Knight – of Kubo and the Two Strings fame – reinvigorate a franchise which has, until now, not transformed itself into anything greater than a trash can(perhaps a ‘Trashformer’?). Unlike Bay‘s money-driven, vaguely racist and blatantly uncaring saga, Knight‘s new direction, one which I hope is taken forward, promised fun and freedom – hence the 1980s’ setting – and delivered it effortlessly. Not every joke lands with grace but the ones that do – Bumblebee’s introduction to ‘egging’ houses comes to mind – are incredibly funny and occasionally clever. Gone are the days of “the watch that killed Hitler” – we now have a Bumblebee with an affectionate taste for the Smiths.
Then with Knight comes the visual spoils. Knight’s 2016 stop-motion animated feature, the aforementioned Kubo and the Two Strings, was famously nominated for Best Visual Effects at the Academy Awards, becoming the second animated feature in the 90 years that the Oscars have operated to earn a nomination in that category. Though Knight himself was not nominated, his knack for the craft is apparent – and it translates to live-action flawlessly. Bumblebee‘s spectacle and visuals are one of its’ many triumphs. Gone are the days where Transformers‘ action sequences look like, to quote the internet show Honest Trailers, “two junkyards having sex” – now we have action scenes that are fun, aesthetically appealing and coherent, even if the climax overstays its welcome and sadly succumbs to being just noise; unlike the more grounded, character-driven first two acts.
Contrastingly, the Bayformers were nothing but noise – and overstayed their welcome by four and a half movies. Compared to the plot-heavy cluster-trucks of exposition and Shakespearean complexity(without the Shakespeare) of before, the Bumblebee plot is a simple ‘boy and his dog’ tale – only instead of a boy and his dog, it is a teenage girl and a robotic-car from outer-space. Surrounding this core centre is a lot of unnecessary fluff – including the impressively bland villain – but the heart of the story is omnipresent, and it stems from the undeniable chemistry between our two leads, Bumblebee and Charlie – played excellently and with a surprisingly emotional conviction by Hailee Steinfeld. Bumblebee never speaks after the opening 10-15 minutes, but the superb effects make him physically wear his emotions on his metal sleeve, ranging from simply adorable to admittedly heartbreaking. He may be ‘just pixels on a screen’, but he is twice the human any of the Transformers‘ ‘human’ cast ever were.
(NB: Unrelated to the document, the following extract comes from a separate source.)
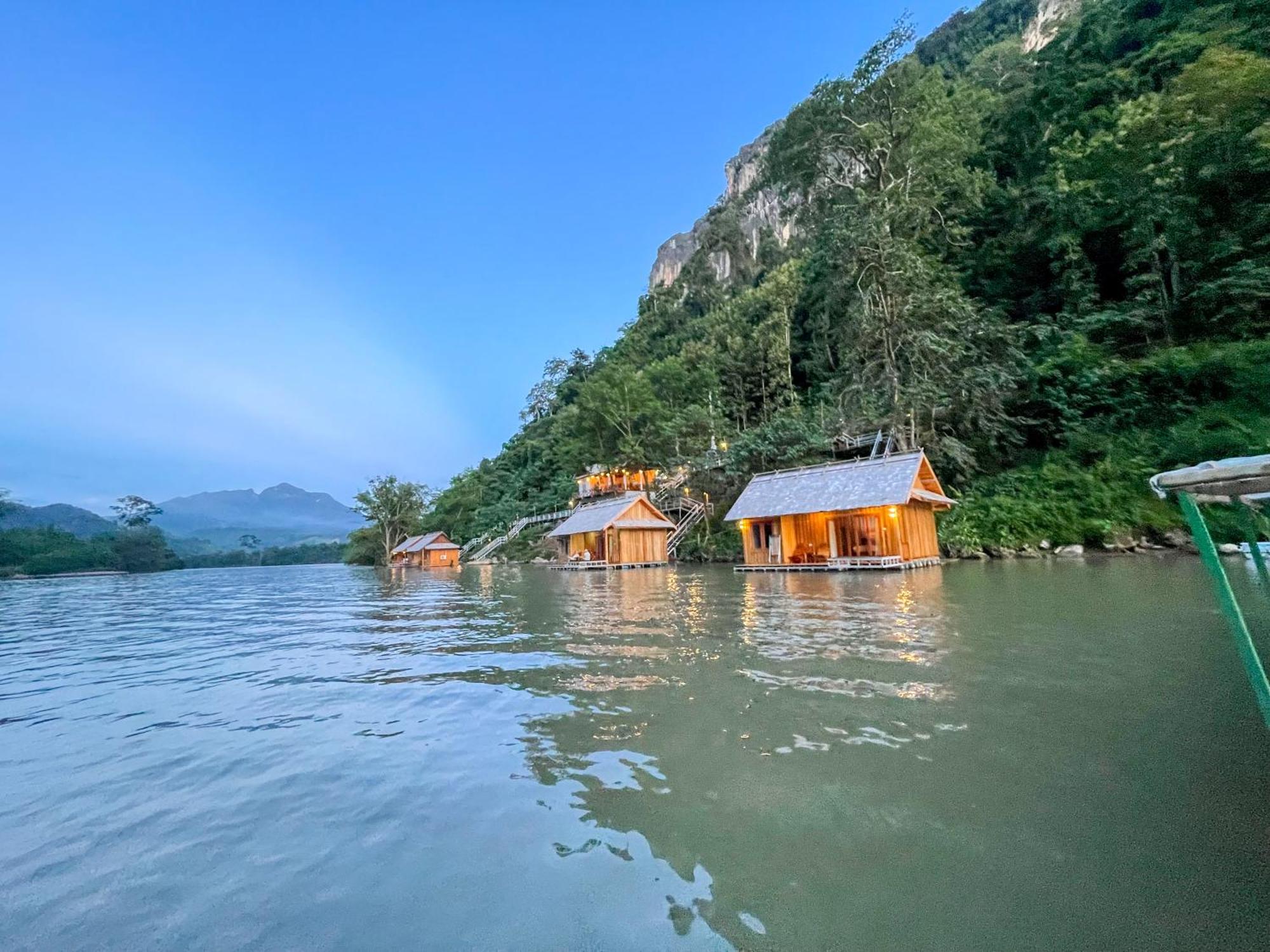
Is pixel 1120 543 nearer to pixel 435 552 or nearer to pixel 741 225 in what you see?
pixel 435 552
Of the fifty films I was able to see in cinemas in 2017, Transformers: The Last Knight was easily the magnum opus of atrocious. Nothing in it – from Mark Wahlberg being an inventor to making legendary Oscar-winner Anthony Hopkins debate his life choices – appealed to me in any way. I cannot say Transformers as a brand means as much to me as it does to many other people, but my time does: and so far I’ve wasted twelve miserable hours of my life in Bay‘s cinematic Saw trap. Thanks to Travis Knight, however, that number is not fourteen hours. If only to be defiant against media that is killing the film industry – watch Bumblebee: and prove you’ll no longer accept the Trashformers. Or if not for that, do it because it is a fun popcorn movie and well worth your time.